The woman, Autumn Scardina, called Phillips’ suburban Denver cake shop in 2017 requesting a birthday cake that had blue frosting on the outside and was pink inside to celebrate her gender transition. At trial last year, Phillips, a Christian, testified he did not think someone could change genders and he would not celebrate “somebody who thinks that they can.”

Jake Warner, an attorney representing Phillips from the conservative Christian legal advocacy group Alliance Defending Freedom, said the ruling was wrong. He said requiring Phillips to create a cake with a message contrary to his religious beliefs amounts to forcing him to say something he does not believe, violating his right to free speech.

Judge Timothy Schutz noted Phillips’ wife initially told Scardina the bakery could make the cake before Scardina volunteered that the design was meant to celebrate her gender transition.

One of Scardina’s lawyers, John McHugh, said Scardina did not ask the shop to endorse her idea, just sell her a cake that they would sell anyone else. He said whether or not Phillips sells a cake to someone cannot depend on what the client tells him when he is making the cake.

Both Scardina and Phillips spoke outside the court of larger issues involved. Scardina said the case was about the “dignity of LGBTQ Americans and Coloradans and the rule of law.” Phillips said he was fighting for the rights of all Americans to live according to their consciences “without fear of punishment” by the government.

In 2018, the Supreme Court ruled that the Colorado Civil Rights Commission had acted with anti-religious bias in enforcing the anti-discrimination law against Phillips after he refused to bake a cake celebrating the wedding of Charlie Craig and Dave Mullins in 2012. The justices called the commission unfairly dismissive of Phillips’ religious beliefs.

The high court did not rule then on the larger issue of whether a business can invoke religious objections to refuse service to LGBTQ people. But it will get another chance when it hears a different case in coming months challenging Colorado’s anti-discrimination law.

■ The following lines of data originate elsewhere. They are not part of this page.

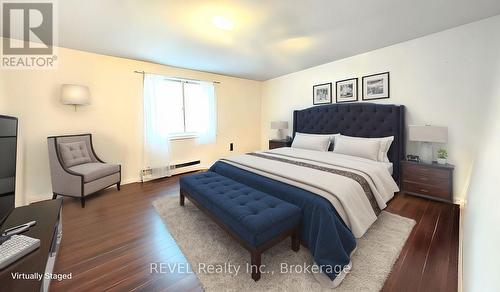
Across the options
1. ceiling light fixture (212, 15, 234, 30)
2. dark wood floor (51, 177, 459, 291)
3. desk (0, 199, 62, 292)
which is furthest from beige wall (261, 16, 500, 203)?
desk (0, 199, 62, 292)

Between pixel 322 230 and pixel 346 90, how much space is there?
3102 millimetres

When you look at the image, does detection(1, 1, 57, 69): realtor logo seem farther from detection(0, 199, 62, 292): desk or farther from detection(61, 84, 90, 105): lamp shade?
detection(0, 199, 62, 292): desk

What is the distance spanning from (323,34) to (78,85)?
12.4 feet

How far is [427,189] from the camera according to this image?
2.77 meters

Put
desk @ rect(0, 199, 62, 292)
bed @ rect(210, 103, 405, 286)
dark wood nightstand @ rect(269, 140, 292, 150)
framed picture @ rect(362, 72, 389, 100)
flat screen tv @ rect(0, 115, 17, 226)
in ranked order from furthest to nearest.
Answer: dark wood nightstand @ rect(269, 140, 292, 150), framed picture @ rect(362, 72, 389, 100), bed @ rect(210, 103, 405, 286), flat screen tv @ rect(0, 115, 17, 226), desk @ rect(0, 199, 62, 292)

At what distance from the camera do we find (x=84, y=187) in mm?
2736

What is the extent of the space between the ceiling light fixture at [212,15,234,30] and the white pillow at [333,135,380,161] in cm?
246

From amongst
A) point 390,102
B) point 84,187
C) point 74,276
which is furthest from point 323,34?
point 84,187

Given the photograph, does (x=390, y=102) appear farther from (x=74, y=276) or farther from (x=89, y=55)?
(x=89, y=55)

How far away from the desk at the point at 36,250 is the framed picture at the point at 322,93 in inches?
170

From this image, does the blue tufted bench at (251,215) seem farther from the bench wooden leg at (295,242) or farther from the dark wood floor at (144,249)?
the dark wood floor at (144,249)

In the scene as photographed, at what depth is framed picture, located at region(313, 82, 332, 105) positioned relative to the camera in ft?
13.4

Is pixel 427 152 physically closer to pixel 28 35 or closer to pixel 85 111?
pixel 85 111

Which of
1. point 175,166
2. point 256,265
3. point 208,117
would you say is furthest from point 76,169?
point 256,265
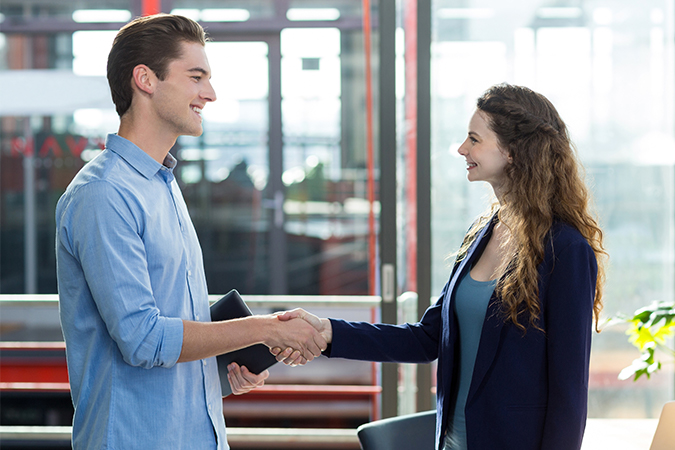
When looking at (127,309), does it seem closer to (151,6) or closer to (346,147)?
(151,6)

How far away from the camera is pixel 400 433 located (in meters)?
1.63

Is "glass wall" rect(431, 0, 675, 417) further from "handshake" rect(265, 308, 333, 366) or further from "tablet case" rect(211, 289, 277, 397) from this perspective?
"tablet case" rect(211, 289, 277, 397)

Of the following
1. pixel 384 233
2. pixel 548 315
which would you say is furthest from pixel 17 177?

The case involves Denver-area designer Lorie Smith, who wants to offer wedding website services but says her Christian beliefs would lead her to decline any request from a same-sex couple to design a wedding website. She also wants to post a statement on her website about her beliefs but says Colorado’s law violates her free speech and religious rights.

In agreeing to take the case, the Supreme Court said it would only examine the free speech issue.

Smith is also defended by Alliance Defending Freedom. Phillips’ lawyers unsuccessfully asked Colorado’s appeals court to delay hearing arguments in his challenge until after the Supreme Court rules in Smith’s case.

Scardina, an attorney, attempted to order her cake on the same day in 2017 that the Supreme Court announced it would hear Phillips’ appeal in the wedding cake case. Scardina testified she wanted to “challenge the veracity” of Phillips statements that he would serve LGBT customers.

Before filing suit, Scardina first filed a complaint against Phillips with the state and the civil rights commission, which found probable cause that Phillips had discriminated against her. Phillips then filed a federal lawsuit against Colorado, accusing it of a “crusade to crush” him by pursuing the complaint.

In March 2019, lawyers for the state and Phillips agreed to drop both cases under a settlement Scardina was not involved in. Warner told the appeals court panel that Scardina was required to appeal to the state appeals court first before filing a lawsuit and — since she did not — the ruling against Phillips should be thrown out because the state court judge who heard the lawsuit did not have jurisdiction.

McHugh argued the settlement did not reach a conclusion on Scardina’s discrimination claim so there was nothing to stop her from filing a lawsuit against Phillips to pursue it.

After trial of the lawsuit last year, Denver District Judge A. Bruce Jones rejected Phillips’ argument that making the cake would constitute compelled speech, saying it was simply a product sold by a business that couldn’t be withheld from people who have traditionally been treated unfairly and are protected by the state’s anti-discrimination law. He said Phillips’ decision not to provide the requested cake was “inextricably intertwined” with his refusal to recognize Scardina as a woman.